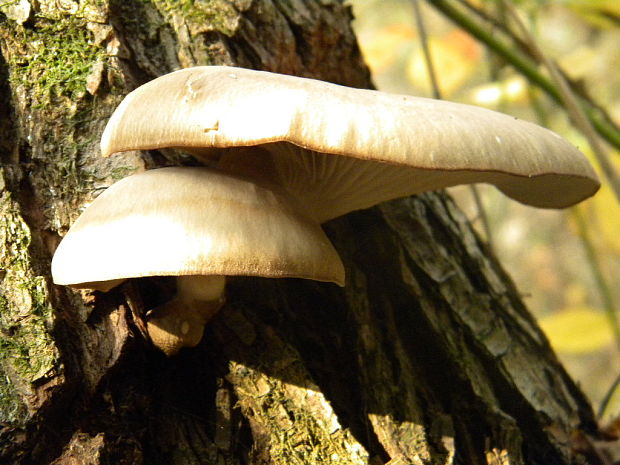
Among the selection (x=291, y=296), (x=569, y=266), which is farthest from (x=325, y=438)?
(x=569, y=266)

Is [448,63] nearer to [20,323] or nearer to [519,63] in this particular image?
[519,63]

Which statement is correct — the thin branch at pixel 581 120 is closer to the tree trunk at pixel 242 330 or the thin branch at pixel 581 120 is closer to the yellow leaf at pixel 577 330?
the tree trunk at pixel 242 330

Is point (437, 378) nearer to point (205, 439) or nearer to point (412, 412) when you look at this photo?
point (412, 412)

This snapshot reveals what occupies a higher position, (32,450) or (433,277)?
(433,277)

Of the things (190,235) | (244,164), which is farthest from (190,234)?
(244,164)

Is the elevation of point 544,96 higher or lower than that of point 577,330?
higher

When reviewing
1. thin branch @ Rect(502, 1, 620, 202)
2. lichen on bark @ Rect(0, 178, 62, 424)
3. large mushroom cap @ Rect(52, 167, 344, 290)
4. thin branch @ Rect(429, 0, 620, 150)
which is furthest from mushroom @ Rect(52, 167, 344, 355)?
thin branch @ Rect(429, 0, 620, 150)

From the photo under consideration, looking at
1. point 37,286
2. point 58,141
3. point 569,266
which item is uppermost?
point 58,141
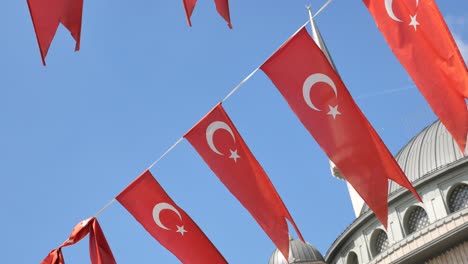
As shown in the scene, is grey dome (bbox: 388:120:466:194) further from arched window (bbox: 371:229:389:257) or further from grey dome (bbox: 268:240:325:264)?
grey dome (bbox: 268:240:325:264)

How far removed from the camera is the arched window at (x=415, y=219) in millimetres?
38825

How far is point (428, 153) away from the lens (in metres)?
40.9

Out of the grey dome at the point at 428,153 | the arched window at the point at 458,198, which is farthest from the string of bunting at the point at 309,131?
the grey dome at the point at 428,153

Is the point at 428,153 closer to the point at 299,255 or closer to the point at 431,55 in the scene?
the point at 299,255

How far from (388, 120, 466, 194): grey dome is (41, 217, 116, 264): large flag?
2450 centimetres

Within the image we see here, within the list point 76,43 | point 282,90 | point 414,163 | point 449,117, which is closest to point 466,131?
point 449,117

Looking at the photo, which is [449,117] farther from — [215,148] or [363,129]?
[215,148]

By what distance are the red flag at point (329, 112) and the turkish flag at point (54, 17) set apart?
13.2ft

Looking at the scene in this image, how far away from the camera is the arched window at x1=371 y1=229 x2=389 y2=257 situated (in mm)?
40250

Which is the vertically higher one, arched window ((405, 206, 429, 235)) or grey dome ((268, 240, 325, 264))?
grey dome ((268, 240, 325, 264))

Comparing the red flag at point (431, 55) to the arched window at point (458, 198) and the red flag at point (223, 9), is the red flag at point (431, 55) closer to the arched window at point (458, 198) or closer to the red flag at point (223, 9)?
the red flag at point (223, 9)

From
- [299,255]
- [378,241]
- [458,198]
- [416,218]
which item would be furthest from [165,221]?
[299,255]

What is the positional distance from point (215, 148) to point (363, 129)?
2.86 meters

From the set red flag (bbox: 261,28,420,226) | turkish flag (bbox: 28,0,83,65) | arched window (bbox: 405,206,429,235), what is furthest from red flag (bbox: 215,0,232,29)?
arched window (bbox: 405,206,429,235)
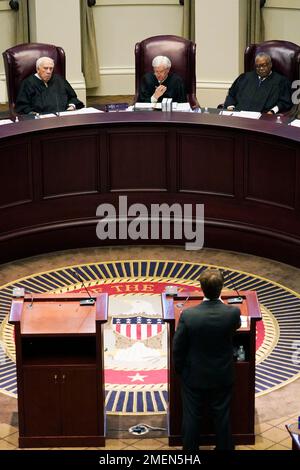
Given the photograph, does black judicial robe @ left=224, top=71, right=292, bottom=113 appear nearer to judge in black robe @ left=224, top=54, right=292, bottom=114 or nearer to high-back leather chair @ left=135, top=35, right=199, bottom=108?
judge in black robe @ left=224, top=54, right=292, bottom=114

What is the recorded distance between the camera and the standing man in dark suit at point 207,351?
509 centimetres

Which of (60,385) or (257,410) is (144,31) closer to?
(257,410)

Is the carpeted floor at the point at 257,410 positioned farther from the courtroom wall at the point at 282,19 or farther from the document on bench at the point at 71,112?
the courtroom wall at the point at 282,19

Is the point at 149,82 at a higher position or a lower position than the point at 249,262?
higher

WHAT NEEDS TO BE DONE:
Repeat the data exactly in full, omitting its pictures.

OUTPUT FOR THIS EXERCISE:
Among the selection (x=291, y=296), (x=569, y=266), which is farthest from (x=325, y=438)?
(x=569, y=266)

Is [448,63] nearer to [20,323] or nearer to [519,63] in this particular image?
[519,63]

Which statement is correct — the thin branch at pixel 581 120 is closer to the tree trunk at pixel 242 330 or the thin branch at pixel 581 120 is closer to the yellow leaf at pixel 577 330?
the tree trunk at pixel 242 330

Is point (437, 378) nearer to point (205, 439) or nearer to point (412, 412) when you look at this photo?
point (412, 412)

This snapshot reveals what occupies a higher position, (32,450) or (433,277)?
(433,277)

Of the things (190,235) | (244,164), which is farthest from (190,234)?
(244,164)

Is the elevation of point 544,96 higher or lower than that of point 577,330?
higher

When reviewing
1. thin branch @ Rect(502, 1, 620, 202)
2. lichen on bark @ Rect(0, 178, 62, 424)
3. large mushroom cap @ Rect(52, 167, 344, 290)
4. thin branch @ Rect(429, 0, 620, 150)
which is furthest from mushroom @ Rect(52, 167, 344, 355)?
thin branch @ Rect(429, 0, 620, 150)

From the photo under consideration, looking at
1. point 37,286
2. point 58,141
3. point 569,266
which item is uppermost?
point 58,141
As shown in the scene, is grey dome (bbox: 388:120:466:194) further from arched window (bbox: 371:229:389:257) or further from grey dome (bbox: 268:240:325:264)?
grey dome (bbox: 268:240:325:264)

How far removed from the camera is the arched window at (x=415, y=219) in millimetres?
38825

How far is point (428, 153) away from the lens (in metres)?
40.9

Out of the grey dome at the point at 428,153 | the arched window at the point at 458,198, which is farthest from the string of bunting at the point at 309,131?
the grey dome at the point at 428,153

Is the point at 428,153 closer to the point at 299,255 or closer to the point at 431,55 in the scene?
the point at 299,255

How far from (388, 120, 466, 194): grey dome is (41, 217, 116, 264): large flag?
2450 centimetres

Within the image we see here, within the list point 76,43 | point 282,90 | point 414,163 | point 449,117, which is closest to point 466,131?
point 449,117

Looking at the photo, which is [449,117] farther from — [215,148] or [363,129]?
[215,148]

By what distance are the red flag at point (329, 112) and the turkish flag at point (54, 17) set apart?
13.2ft

Looking at the scene in this image, how far away from the camera is the arched window at x1=371 y1=229 x2=389 y2=257 situated (in mm)?
40250

Which is the vertically higher one, arched window ((405, 206, 429, 235)) or grey dome ((268, 240, 325, 264))?
grey dome ((268, 240, 325, 264))

Comparing the red flag at point (431, 55) to the arched window at point (458, 198) and the red flag at point (223, 9), is the red flag at point (431, 55) closer to the arched window at point (458, 198) or closer to the red flag at point (223, 9)?
the red flag at point (223, 9)

From
- [299,255]
- [378,241]
- [458,198]
- [416,218]
which item would be furthest from [165,221]?
[299,255]

What is the positional distance from point (215, 148) to point (363, 129)?
2.86 meters

From the set red flag (bbox: 261,28,420,226) | turkish flag (bbox: 28,0,83,65) | arched window (bbox: 405,206,429,235), what is furthest from red flag (bbox: 215,0,232,29)?
arched window (bbox: 405,206,429,235)
Given the photograph, does black judicial robe @ left=224, top=71, right=292, bottom=113 appear nearer to judge in black robe @ left=224, top=54, right=292, bottom=114 or nearer to high-back leather chair @ left=135, top=35, right=199, bottom=108?
judge in black robe @ left=224, top=54, right=292, bottom=114

What is the recorded distance between the camera and the standing man in dark suit at point 207,351?
509 centimetres

Which of (60,385) or (257,410) is (144,31) closer to?
(257,410)

Is the carpeted floor at the point at 257,410 positioned farther from the courtroom wall at the point at 282,19 or farther from the document on bench at the point at 71,112?
the courtroom wall at the point at 282,19

Is the point at 149,82 at a higher position or a lower position than the point at 249,262?
higher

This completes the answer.